Comparison of speed of np.sum in Cython

I was curious how much the overhead of `np.sum` impacted Cython code. That is, should you write your own sum method that loops or use `np.sum`? So, I wrote up a little test definition of the two approaches, as shown below:

``````import numpy as np
cimport numpy as np

cpdef double sum_np(np.ndarray[double] a):
return np.sum(a)

cpdef double sum_loop(double[:] a) nogil:
cdef size_t i, I
cdef double total = 0.0
I = a.shape[0]
for i in range(I):
total += a[i]
`sum_np` just uses `np.sum` directly. `sum_loop` instead manually sums using a for loop.
I then ran this many times to determine a runtime for each loop on a length 20,000 `numpy` array of numbers.

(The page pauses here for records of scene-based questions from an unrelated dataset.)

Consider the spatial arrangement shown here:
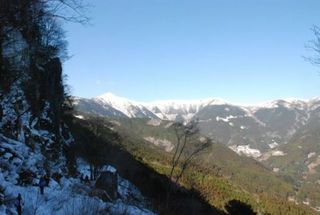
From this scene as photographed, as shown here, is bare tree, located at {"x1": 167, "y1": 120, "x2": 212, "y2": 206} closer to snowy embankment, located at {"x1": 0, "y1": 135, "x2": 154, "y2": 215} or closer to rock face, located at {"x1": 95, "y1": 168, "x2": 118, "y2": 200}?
rock face, located at {"x1": 95, "y1": 168, "x2": 118, "y2": 200}

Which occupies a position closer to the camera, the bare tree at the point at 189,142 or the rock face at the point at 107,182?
the rock face at the point at 107,182

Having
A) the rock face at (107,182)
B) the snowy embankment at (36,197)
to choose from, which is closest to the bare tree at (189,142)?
the rock face at (107,182)

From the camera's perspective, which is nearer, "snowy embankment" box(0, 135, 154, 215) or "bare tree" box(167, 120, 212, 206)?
"snowy embankment" box(0, 135, 154, 215)

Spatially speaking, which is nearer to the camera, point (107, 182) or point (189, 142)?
point (107, 182)

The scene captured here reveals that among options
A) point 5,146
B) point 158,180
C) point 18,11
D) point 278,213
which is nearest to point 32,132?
point 5,146

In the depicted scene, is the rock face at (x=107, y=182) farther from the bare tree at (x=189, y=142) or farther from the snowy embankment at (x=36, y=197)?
the snowy embankment at (x=36, y=197)

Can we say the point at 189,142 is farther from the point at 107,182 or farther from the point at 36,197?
the point at 36,197

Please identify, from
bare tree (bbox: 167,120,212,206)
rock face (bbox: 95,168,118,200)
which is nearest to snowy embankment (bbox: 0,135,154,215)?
rock face (bbox: 95,168,118,200)

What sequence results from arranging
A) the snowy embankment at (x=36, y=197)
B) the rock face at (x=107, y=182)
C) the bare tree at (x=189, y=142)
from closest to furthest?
1. the snowy embankment at (x=36, y=197)
2. the rock face at (x=107, y=182)
3. the bare tree at (x=189, y=142)

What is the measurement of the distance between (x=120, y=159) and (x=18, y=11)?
63936 mm

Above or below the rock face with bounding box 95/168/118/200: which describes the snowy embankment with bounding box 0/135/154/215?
above

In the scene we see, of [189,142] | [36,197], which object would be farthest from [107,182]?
[36,197]

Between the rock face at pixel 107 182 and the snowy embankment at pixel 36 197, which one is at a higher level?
the snowy embankment at pixel 36 197

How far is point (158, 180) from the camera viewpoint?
213 feet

On my computer `sum_loop` is 1.8 times faster than `sum_np`. For a smaller length 20 `numpy` array, `sum_loop` is 6 times faster than `sum_np`. This makes sense because the overhead of calling a `numpy` function is a greater fraction of the operation time.
Thus, if you’re summing inside of a loop it might actually make sense to manually do the sums yourself, but if you’re just summing once it might be easier to just use `np.sum` directly (unless you’re looking for the most performant code).